Cheyenne sat helplessly on the bed for a few moments, then got to her feet, laid a hand briefly on her brother’s shoulder, and left the room, closing the door behind her.

THE HEADLIGHTS OF JESSE’S truck swept across the old log schoolhouse his great-great-great grandfather, Jeb McKettrick, had built for his teacher bride, Chloe. Jesse’s sisters had used the place as a playhouse when they were kids, and Jesse, being a decade younger, had made a fort of it. Now, on the rare occasions when his parents came back to the ranch, it served as an office.

He pulled up beside the barn, and the motion lights came on.

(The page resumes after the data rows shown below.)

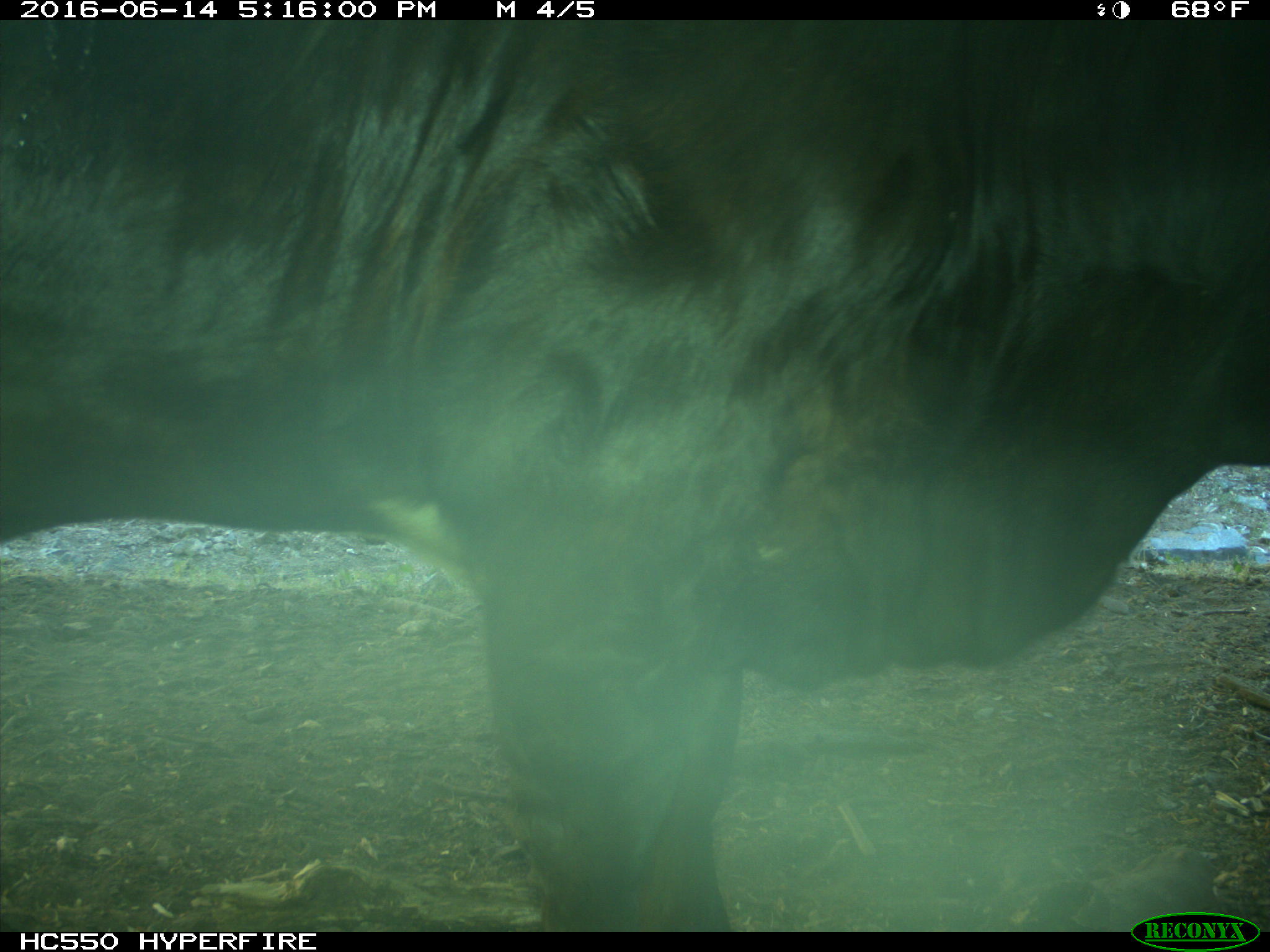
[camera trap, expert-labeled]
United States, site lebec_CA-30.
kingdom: Animalia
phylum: Chordata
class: Mammalia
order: Artiodactyla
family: Bovidae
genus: Bos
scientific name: Bos taurus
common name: domestic cow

Inside, he checked on the horses, six of them altogether, though the number varied. They’d been fed and turned out for some exercise that morning, before he’d left for town, but he added flakes of dried Bermuda grass to their feeders now just the same, to make up for being gone so long.

They were forgiving, like always, and grateful for the attention he gave them.

He took the time to groom them, one by one, but eventually, there was nothing to do but face that empty house.

It was big; generations of McKettricks had added on to it—a room here, a story there. Now that his folks spent the majority of their time in Palm Beach, playing golf and socializing, and Victoria and Sarah were busy jet-setting with their wealthy husbands, Jesse was the unofficial owner.

He entered through the kitchen door, switched on the lights.

The house his cousins, Meg and Sierra, owned was reportedly haunted. Jesse often wished this one was, too, because at least then he wouldn’t have been alone.

He went to the walk-in Sub-Zero, took out a beer and popped the top. What he ought to do was get a dog, but he was gone too much. It wouldn’t be fair to consign some poor unsuspecting mutt to a lonely life, just so he could come home to somebody who’d always be happy to see him.

“You’re losing it, McKettrick,” he said aloud.

He thought about Cheyenne—had been thinking about her, on one level or another, ever since they’d parted in the Roadhouse parking lot.

Thought about her long legs and her expressive eyes, and the fullness of her mouth. She was good-looking, all right, and smart, too.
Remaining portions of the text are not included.